* Task statement *
List every line of the material below that contains the word "closest". Case counts, so uppercase and lowercase letters must match.

* Record list *
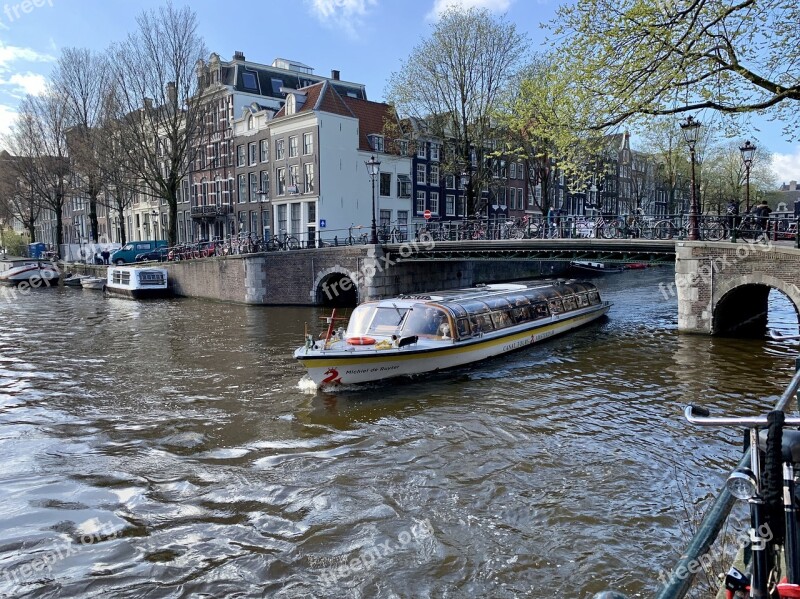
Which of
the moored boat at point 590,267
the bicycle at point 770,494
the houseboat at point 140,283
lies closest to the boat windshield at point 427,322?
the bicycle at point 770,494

* * *

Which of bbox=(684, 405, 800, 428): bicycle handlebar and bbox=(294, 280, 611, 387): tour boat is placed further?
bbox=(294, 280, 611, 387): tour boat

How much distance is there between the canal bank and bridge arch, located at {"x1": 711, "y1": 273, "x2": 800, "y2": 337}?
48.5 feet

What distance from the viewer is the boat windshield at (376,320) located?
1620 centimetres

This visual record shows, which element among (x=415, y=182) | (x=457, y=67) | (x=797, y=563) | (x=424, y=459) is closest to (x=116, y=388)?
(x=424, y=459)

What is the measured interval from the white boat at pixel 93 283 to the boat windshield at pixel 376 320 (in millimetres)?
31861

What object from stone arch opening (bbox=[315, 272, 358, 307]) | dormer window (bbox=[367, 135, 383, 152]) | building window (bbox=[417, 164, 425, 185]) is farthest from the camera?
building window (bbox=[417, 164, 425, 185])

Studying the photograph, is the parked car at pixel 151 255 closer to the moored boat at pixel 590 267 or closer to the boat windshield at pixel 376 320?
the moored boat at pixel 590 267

* Problem solution *
lies closest to the boat windshield at point 427,322?
This visual record shows, which element among (x=415, y=182) | (x=457, y=67) | (x=797, y=563) | (x=424, y=459) is closest to (x=116, y=388)?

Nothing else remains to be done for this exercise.